Na vila de Rio de Contas, as tensões políticas agravadas pela relação nada amistosa entre os “filhos da terra” e os lusitanos que residiam na vila desencadearam um cenário político de violência e convulsão social (SOUZA FILHO, 2003). Mesmo afastadas do espaço central da guerra, as áreas sertanejas possuíam núcleos dinâmicos de grande relevância para a província. Assim, dissensões políticas, disputas pelo controle local e presença de ações independentes significaram mais um obstáculo que a nova administração provincial teria que lidar, além do próprio exército lusitano em Salvador.

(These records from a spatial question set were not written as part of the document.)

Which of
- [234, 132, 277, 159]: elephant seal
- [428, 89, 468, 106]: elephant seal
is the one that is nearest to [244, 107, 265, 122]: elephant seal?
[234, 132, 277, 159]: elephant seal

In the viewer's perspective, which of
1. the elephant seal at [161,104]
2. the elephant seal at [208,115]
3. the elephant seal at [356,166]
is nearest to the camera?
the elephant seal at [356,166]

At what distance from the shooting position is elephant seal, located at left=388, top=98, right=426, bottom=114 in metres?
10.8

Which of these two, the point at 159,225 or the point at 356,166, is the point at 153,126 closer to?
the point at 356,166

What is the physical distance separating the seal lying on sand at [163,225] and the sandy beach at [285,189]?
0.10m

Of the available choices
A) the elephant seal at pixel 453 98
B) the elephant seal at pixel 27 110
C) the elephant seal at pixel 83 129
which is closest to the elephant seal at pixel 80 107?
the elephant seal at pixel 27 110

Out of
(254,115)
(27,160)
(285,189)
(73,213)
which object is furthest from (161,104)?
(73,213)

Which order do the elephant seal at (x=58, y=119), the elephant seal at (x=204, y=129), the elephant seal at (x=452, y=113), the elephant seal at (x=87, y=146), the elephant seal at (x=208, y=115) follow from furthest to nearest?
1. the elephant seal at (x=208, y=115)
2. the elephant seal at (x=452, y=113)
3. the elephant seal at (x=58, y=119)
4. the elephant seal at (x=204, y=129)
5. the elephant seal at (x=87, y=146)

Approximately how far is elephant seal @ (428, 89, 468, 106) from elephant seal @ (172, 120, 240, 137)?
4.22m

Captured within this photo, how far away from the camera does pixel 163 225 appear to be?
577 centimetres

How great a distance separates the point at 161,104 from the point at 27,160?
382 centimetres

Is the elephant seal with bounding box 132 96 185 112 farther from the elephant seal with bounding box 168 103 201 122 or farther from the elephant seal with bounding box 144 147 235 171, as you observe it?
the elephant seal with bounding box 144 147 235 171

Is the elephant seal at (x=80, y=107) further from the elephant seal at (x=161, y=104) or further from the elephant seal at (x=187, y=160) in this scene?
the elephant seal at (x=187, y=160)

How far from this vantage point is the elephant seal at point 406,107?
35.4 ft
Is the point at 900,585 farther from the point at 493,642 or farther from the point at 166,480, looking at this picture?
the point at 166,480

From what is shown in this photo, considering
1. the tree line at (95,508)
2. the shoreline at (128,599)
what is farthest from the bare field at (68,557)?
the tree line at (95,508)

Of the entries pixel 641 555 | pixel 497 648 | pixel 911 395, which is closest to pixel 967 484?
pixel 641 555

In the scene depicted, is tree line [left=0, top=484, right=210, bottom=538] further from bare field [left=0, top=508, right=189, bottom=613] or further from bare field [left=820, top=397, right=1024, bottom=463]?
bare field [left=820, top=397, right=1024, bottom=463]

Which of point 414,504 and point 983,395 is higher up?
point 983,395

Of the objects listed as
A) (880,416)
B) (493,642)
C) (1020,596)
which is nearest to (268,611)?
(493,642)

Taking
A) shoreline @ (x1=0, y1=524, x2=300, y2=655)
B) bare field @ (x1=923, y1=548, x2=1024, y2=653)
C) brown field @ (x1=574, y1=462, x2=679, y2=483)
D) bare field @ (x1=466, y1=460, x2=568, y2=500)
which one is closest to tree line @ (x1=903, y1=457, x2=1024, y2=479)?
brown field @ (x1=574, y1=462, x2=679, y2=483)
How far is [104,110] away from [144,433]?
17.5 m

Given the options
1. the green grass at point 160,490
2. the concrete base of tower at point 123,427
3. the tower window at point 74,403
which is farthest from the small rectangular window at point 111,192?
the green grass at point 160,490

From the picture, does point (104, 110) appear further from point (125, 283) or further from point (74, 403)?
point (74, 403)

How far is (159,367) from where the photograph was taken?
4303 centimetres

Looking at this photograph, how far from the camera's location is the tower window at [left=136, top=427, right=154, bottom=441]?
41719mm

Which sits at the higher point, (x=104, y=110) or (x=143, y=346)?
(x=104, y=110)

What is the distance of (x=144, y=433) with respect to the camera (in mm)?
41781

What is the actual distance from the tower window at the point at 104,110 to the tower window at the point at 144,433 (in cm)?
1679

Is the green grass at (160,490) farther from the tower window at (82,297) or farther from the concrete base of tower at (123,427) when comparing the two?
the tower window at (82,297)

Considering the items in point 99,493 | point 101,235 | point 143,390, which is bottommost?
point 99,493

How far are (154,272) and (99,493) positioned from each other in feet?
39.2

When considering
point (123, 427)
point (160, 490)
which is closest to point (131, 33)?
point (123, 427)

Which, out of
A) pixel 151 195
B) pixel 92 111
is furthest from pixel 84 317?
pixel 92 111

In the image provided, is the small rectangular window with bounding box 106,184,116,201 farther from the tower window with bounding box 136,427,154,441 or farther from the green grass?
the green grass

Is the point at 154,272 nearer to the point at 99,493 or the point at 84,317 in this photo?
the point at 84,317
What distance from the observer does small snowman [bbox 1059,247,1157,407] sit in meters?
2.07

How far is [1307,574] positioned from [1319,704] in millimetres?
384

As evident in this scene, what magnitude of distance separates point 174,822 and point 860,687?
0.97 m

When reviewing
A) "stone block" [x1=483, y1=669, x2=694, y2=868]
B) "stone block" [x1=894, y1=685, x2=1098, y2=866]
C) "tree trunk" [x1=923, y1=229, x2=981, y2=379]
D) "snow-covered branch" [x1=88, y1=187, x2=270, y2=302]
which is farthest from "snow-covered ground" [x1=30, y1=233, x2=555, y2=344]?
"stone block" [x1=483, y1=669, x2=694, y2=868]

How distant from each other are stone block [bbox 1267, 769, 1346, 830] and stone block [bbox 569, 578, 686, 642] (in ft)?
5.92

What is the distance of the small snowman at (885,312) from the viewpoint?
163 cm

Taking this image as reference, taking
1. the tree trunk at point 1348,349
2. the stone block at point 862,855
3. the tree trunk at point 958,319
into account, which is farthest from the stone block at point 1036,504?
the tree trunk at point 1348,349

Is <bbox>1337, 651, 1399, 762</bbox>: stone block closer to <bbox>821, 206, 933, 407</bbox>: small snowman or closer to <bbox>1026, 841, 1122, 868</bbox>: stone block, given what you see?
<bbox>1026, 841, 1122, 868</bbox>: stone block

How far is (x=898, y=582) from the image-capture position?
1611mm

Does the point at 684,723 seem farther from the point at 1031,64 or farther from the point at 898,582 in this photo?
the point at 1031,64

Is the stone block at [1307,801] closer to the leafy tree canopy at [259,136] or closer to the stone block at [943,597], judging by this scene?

O Senado da Câmara na Vila de Rio de Contas Localizada no Alto Sertão da Bahia, Rio de Contas pertencia à Comarca de e foi elevada à condição de vila em 1724, sendo transferida em 1745 para a região atual do município com o nome de Vila Nova de Nossa Senhora do Livramento de Rio de Contas. Segundo Kátia Lorena (2012), entre os séculos XVIII e XIX a vila era predominantemente rural e pouco povoada. Desempenhava um papel econômico importante para a metrópole pelo fato de possuir ouro em sua extensão territorial, e mesmo após a crise mineradora e com a reordenação econômica passou a desenvolver ainda mais a produção agrícola e pecuária, aspecto fundamental à subsistência e ao comércio. O Senado da Câmara de Rio de Contas foi instalado com a elevação do povoado a vila, assim como o Tabelionato de Ofícios e a Casa de Câmara e Cadeia. Conforme determinações, o objetivo era atender as demandas políticas-administrativas da localidade, atendendo as orientações metropolitanas, cuja finalidade era explorar economicamente o território por meio das relações escravistas ali estruturadas. A intervenção do Senado da Câmara também foi fundamental para o desenvolvimento e estrutura da vila. Segundo os viajantes Spix e Martius (1818), era uma região interiorana que se destacava das demais tendo em vista sua dinâmica econômica e social. Cabia ainda à Câmara o controle sobre o comércio e a agricultura, sobretudo nos tempos de crise, problemas como a péssima condição das estradas também era levado em consideração, já que era a principal via de comunicação com a capital em uma distância significativa de 100 léguas. Distância essa que, por um lado, possibilitava condições para o desenvolvimento de relativa autonomia e, por outro, criava dificuldades de meios para o auxílio da vila, sendo de tal modo um território pouco vigiado.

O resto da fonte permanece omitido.